A run of records
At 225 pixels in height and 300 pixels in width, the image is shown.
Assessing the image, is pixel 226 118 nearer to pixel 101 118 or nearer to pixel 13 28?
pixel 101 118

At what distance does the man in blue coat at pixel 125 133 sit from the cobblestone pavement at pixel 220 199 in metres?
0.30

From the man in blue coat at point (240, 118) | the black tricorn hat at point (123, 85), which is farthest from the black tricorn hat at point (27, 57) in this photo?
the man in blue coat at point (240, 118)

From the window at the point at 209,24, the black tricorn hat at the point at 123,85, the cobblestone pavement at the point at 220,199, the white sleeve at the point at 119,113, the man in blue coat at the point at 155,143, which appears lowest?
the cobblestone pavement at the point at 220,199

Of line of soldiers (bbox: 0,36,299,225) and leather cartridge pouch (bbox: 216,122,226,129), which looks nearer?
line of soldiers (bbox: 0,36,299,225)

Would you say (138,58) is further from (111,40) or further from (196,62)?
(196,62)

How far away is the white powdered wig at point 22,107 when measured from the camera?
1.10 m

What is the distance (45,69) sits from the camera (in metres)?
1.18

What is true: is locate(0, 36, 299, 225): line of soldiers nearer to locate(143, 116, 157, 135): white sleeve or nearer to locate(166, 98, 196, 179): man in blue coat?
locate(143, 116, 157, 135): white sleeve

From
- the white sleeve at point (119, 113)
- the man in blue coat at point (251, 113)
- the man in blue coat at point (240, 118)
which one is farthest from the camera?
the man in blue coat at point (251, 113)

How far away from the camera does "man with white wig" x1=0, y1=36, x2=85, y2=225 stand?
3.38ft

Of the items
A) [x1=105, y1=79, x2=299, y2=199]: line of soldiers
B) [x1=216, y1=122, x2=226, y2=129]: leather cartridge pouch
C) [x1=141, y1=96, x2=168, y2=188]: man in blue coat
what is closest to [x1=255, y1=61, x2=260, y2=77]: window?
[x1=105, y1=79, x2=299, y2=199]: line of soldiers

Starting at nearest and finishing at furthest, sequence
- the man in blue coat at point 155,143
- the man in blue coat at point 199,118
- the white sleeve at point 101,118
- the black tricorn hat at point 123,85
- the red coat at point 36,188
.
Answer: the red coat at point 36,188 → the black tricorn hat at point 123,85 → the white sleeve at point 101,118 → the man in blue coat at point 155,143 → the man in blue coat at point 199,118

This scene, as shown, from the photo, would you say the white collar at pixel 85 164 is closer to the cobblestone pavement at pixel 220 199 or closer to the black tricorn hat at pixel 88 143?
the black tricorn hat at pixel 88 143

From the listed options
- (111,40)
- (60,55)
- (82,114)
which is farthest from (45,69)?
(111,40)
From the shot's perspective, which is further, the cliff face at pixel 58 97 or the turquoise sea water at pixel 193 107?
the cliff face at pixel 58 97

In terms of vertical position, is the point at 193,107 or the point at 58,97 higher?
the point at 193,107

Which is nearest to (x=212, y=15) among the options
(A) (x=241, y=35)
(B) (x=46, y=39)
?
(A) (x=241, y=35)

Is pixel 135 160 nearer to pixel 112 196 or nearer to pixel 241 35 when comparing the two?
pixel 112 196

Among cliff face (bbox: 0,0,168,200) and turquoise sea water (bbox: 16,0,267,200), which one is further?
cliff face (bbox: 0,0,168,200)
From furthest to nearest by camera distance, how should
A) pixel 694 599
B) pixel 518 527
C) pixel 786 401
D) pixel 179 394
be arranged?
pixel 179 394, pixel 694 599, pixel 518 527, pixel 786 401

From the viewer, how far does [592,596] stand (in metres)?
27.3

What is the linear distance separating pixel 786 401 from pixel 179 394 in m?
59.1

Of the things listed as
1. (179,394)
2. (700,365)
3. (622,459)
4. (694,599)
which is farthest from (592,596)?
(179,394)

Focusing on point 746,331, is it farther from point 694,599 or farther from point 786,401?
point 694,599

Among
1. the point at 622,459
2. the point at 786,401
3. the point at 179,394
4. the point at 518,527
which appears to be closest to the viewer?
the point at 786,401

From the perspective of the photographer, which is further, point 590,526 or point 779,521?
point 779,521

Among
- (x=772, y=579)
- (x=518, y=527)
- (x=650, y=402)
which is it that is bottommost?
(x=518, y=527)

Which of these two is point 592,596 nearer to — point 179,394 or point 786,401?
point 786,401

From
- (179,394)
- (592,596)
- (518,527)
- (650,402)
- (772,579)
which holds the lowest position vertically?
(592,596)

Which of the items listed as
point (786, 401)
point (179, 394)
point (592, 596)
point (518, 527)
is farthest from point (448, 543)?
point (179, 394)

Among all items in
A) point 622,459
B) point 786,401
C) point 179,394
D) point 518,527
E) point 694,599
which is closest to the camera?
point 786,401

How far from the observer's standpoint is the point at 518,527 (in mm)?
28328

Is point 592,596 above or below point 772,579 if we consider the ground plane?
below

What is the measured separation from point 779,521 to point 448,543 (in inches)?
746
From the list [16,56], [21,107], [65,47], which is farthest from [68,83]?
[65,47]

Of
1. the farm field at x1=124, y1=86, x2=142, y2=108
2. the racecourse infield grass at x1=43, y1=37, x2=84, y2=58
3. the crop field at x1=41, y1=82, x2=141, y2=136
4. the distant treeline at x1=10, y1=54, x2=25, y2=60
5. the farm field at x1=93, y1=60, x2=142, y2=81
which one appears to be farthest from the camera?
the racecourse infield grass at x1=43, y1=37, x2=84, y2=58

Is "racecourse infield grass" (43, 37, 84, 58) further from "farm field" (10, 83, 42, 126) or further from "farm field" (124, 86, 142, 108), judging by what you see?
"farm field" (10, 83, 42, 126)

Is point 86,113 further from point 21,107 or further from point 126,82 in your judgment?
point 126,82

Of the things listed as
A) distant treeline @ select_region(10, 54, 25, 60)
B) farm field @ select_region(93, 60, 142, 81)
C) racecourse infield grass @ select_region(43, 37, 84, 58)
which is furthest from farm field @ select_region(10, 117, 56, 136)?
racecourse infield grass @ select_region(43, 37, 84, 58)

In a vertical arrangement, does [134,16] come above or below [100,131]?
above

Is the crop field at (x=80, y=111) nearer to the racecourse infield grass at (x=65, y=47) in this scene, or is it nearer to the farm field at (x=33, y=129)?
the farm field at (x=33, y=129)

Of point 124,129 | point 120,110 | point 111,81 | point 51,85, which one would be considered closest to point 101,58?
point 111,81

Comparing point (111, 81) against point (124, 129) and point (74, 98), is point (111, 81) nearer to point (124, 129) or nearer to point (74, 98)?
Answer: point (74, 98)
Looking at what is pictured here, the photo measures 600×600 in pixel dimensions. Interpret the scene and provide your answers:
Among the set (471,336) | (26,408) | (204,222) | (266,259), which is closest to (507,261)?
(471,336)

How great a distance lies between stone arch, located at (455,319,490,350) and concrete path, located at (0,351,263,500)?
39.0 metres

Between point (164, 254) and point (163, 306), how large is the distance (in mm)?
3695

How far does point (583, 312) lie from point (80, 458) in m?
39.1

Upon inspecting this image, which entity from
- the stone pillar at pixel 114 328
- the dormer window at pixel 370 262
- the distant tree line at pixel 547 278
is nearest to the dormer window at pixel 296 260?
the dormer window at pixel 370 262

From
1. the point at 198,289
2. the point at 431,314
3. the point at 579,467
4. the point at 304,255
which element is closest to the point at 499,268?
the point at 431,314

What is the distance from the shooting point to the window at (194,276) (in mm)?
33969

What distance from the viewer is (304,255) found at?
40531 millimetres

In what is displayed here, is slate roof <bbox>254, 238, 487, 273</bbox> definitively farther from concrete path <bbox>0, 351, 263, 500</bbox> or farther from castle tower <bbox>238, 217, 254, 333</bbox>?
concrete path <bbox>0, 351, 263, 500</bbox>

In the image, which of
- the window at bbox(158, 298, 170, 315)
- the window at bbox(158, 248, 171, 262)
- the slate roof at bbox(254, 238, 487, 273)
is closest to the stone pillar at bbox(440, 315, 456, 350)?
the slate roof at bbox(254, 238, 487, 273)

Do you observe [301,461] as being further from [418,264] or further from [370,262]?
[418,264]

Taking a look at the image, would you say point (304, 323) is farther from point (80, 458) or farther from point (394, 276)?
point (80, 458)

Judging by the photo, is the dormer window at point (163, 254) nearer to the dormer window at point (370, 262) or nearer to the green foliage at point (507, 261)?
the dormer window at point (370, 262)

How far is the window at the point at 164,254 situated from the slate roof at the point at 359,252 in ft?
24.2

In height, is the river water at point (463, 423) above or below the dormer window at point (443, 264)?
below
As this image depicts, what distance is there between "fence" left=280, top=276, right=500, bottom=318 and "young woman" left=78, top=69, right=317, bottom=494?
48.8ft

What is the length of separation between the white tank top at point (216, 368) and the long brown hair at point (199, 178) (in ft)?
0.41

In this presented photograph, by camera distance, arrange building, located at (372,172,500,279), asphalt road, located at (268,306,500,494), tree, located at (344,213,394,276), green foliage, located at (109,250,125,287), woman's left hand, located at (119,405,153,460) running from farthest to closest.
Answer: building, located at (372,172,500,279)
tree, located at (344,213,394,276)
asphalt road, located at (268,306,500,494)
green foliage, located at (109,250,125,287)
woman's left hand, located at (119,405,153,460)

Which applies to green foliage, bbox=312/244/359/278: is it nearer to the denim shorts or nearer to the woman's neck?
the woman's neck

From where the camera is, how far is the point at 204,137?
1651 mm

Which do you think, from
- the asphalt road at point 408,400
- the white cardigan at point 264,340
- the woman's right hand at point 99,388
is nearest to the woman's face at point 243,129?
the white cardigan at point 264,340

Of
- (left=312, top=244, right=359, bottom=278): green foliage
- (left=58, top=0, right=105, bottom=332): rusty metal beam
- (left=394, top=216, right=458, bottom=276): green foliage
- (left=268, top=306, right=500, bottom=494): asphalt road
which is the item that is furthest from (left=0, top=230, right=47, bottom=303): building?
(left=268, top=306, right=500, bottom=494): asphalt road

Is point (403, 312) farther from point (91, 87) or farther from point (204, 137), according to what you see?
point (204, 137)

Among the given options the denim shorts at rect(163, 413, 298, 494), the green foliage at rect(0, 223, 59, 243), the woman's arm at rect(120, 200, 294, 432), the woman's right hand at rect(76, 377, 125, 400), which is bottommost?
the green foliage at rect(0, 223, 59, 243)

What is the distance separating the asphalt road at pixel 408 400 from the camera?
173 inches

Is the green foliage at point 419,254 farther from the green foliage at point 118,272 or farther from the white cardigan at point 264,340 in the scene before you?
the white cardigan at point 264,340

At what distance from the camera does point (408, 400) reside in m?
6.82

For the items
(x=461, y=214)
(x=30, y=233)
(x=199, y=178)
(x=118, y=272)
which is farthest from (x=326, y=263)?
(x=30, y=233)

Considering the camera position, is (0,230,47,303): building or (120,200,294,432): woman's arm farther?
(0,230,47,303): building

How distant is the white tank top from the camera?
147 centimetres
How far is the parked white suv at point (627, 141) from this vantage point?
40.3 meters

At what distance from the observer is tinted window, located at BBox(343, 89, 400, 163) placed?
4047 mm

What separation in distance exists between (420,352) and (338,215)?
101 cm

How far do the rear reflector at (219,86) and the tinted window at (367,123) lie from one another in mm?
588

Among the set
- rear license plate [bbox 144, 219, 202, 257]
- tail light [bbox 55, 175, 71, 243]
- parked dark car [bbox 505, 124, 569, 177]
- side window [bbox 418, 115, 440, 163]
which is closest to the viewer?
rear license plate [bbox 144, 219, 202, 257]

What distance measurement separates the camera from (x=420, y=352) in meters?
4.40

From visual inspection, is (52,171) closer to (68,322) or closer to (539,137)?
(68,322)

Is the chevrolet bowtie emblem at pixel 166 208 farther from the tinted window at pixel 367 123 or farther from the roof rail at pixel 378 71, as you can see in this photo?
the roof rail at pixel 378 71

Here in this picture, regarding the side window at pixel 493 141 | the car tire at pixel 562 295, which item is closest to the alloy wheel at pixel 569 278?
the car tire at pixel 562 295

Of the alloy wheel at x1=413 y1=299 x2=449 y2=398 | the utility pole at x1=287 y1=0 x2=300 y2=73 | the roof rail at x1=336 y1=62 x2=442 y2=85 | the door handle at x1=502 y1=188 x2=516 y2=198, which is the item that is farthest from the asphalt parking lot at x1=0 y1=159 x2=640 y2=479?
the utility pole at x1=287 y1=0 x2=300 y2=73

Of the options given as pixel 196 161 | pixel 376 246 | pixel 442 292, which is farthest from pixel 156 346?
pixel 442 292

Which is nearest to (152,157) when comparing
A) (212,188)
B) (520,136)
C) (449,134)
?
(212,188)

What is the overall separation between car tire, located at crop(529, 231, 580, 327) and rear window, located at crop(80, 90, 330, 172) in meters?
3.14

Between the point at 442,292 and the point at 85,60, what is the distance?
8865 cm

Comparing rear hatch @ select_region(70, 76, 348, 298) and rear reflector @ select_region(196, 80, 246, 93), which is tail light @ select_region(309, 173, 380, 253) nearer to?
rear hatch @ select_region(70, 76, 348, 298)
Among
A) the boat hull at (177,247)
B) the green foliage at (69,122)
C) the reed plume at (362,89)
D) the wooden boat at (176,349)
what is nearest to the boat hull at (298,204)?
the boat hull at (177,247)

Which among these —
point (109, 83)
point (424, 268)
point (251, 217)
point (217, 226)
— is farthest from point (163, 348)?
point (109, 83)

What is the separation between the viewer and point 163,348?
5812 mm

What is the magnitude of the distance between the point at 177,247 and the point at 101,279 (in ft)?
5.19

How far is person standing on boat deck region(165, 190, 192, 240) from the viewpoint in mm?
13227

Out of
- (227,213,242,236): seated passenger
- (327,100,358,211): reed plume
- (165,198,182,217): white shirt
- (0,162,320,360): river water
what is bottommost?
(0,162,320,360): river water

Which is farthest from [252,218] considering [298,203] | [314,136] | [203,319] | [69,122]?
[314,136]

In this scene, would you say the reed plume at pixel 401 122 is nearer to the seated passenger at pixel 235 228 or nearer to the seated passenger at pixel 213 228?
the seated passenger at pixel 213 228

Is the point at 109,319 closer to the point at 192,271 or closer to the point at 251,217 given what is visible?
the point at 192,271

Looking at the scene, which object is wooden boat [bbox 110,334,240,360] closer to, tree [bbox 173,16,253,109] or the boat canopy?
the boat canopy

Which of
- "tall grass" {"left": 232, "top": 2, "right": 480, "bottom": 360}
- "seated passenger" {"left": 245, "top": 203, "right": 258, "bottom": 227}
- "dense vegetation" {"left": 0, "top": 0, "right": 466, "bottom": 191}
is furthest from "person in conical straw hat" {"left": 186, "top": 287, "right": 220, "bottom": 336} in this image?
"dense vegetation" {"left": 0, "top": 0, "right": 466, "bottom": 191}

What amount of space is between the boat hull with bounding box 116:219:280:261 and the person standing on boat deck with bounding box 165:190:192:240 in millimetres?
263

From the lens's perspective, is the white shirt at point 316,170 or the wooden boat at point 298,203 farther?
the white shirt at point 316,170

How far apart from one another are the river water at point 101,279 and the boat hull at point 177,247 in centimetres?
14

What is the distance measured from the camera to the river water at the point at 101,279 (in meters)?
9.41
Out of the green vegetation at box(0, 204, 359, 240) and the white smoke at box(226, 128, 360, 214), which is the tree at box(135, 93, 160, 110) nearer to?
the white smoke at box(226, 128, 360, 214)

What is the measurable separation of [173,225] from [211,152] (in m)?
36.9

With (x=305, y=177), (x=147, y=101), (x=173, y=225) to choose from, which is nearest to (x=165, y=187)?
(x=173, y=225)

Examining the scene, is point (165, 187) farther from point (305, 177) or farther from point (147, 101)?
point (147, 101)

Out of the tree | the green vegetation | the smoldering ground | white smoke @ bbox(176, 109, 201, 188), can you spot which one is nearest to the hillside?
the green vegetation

YOUR OBJECTIVE: Report every line of the data above that contains the word "neck", treating uppercase and lowercase as different.

EXPECTED OUTPUT:
Which applies to green foliage, bbox=312/244/359/278: is it nearer to the denim shorts or nearer to the woman's neck?
the woman's neck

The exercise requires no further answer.